_Consigne 1_
D'après le texte présenté, en quelle année Alfred de Musset écrit-il « On ne badine pas avec l'amour » ?
_Consigne 2_
Relevez dans le texte présenté chaque comédien dont le rôle est indiqué, en précisant ce rôle.

─── Texte présenté ───

Dans une sublime mise en scène de Jean Liermier, Cyril Metzger, Adeline d’Hermy et Nastassja Tanner livrent avec brio leurs doutes sur l’amour et nous questionnent. Jean Liermier renoue avec un amour de jeunesse, une pièce qui l’a enflammé tout jeune lecteur puis jeune comédien alors qu’il incarnait Perdican au Théâtre de l’Orangerie. Cette pièce de Musset est un fil conducteur dans sa carrière, il l’avait monté en 2004 dans la salle François Simon de l’ancien Théâtre de Carouge. Et un amour de jeunesse, cela ne s’oublie pas ! Mais dans cette reprise, Jean Liermier sait surprendre son fidèle public en innovant.

On ne badine pas avec l’amour d’Alfred de Musset dans une mise en scène de Jean Liermier
@ CaroleParodi

Alfred de Musset a vingt-quatre ans lorsqu’il écrit cette pièce en 1834. Son cœur est brisé par sa séparation avec George Sand et bat encore intensément au rythme de leur passion. Il écrit à celle qui l’aime encore pour panser ses blessures tout en écrivant « On ne badine pas avec l’amour ». Camille (Adeline d’Hermy, de La Comédie-Française) et Perdican (Cyril Metzger) sont cousins et ont partagé durant toute leur enfance jeux, complicité et affection. À l’invitation du père de Perdican (Roland Vouilloz), qui souhaite les marier, les deux jeunes gens se retrouvent après dix années de séparation. Camille a reçu une éducation religieuse stricte dans un couvent et est convaincue, ou plutôt a été convaincue par une comparse de cellule, de vouer sa vie à Dieu et de fuir les passions humaines.

Mais devant la fougue et l’assiduité de Perdican, Camille hésite, s’interroge. Pendant que le Baron fête le retour de son fils devenu docteur à Paris, Maître Bridaine (Gaspard Boesch) et Maître Blazius (Frank Semelet) songent surtout à se remplir la panse et à savourer des breuvages, Dame Pluche (Christine Vouilloz) vante sa vertu auprès de Camille. Mais les jeunes gens ne veulent pas que l’on décide de leur vie à leur place. Ils s’aiment, mais peinent à l’admettre. Face à la difficulté de s’avouer leur amour, et pétris tous deux d’orgueil, maniant avec dextérité le bon usage des mots souvent savants, les deux jeunes gens se lancent dans un jeu dangereux mêlé de mensonges, de provocation et de manipulation, entraînant avec eux Rosette (Nastassja Tanner), une jeune fille du village, pure et naïve. Leur jeu ne restera pas sans conséquences. Éros côtoie Thanatos…

La pièce de Musset questionne sur l’amour, sur l’engagement, sur les faux-semblants et sur l’orgueil qui peut mener à sa perte celle ou celui qui en fait montre. Au cœur d’un univers plutôt sombre et désenchanté, Musset fait palpiter les élans passionnels et éclater les accès de rage à travers une écriture lumineuse et puissante qui évoque ces passions amoureuses qui tournent à la tragédie. Un verbe savoureux et fleuri qui séduit inlassablement Jean Liermier. Ces thématiques universelles et intemporelles traversent les époques et nous questionnent, nous, public contemporain, autant que Musset quand il couche sur le papier ses doutes, ses sentiments, sa passion déçue.

─── Entrées fournies ───

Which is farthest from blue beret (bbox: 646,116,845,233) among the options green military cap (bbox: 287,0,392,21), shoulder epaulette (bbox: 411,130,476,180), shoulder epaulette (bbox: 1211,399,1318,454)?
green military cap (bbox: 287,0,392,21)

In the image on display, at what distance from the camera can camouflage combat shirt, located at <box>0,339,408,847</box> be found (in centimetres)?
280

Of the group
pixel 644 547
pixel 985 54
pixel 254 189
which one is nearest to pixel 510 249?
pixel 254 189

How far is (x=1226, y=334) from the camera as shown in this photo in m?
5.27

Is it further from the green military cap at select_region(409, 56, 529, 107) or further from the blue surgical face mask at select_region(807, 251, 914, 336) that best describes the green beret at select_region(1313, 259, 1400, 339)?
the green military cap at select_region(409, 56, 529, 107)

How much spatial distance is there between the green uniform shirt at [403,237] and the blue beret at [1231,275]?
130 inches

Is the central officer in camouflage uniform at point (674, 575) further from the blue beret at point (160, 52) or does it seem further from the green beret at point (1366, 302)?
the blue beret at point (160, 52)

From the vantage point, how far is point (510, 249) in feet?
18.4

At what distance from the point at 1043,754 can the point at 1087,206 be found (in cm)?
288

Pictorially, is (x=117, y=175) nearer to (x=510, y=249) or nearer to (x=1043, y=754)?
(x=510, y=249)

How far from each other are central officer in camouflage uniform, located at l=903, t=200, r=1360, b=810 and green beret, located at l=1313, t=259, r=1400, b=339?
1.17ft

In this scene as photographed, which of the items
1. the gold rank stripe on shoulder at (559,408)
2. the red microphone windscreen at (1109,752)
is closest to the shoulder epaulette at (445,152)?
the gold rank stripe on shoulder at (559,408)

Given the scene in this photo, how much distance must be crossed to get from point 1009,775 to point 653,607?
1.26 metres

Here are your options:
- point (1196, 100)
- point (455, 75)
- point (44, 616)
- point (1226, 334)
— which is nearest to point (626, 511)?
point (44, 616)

───
─── Entrées fournies ───

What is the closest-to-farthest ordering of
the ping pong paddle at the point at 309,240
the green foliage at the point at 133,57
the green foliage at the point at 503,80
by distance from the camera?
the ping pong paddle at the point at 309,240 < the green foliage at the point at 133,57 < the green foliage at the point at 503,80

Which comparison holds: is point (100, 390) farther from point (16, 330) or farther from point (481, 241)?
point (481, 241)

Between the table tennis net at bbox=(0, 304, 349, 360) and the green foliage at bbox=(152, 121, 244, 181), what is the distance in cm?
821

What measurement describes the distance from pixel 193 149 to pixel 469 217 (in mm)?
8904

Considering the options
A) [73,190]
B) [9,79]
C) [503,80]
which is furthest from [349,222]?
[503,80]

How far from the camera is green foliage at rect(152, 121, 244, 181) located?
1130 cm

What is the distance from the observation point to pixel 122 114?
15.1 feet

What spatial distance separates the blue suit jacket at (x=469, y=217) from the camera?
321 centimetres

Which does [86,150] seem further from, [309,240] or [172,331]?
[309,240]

───

_Réponse complète 1_
En 1834.

_Réponse complète 2_
- Adeline d'Hermy : Camille
- Cyril Metzger : Perdican
- Roland Vouilloz : le père de Perdican
- Gaspard Boesch : Maître Bridaine
- Frank Semelet : Maître Blazius
- Christine Vouilloz : Dame Pluche
- Nastassja Tanner : Rosette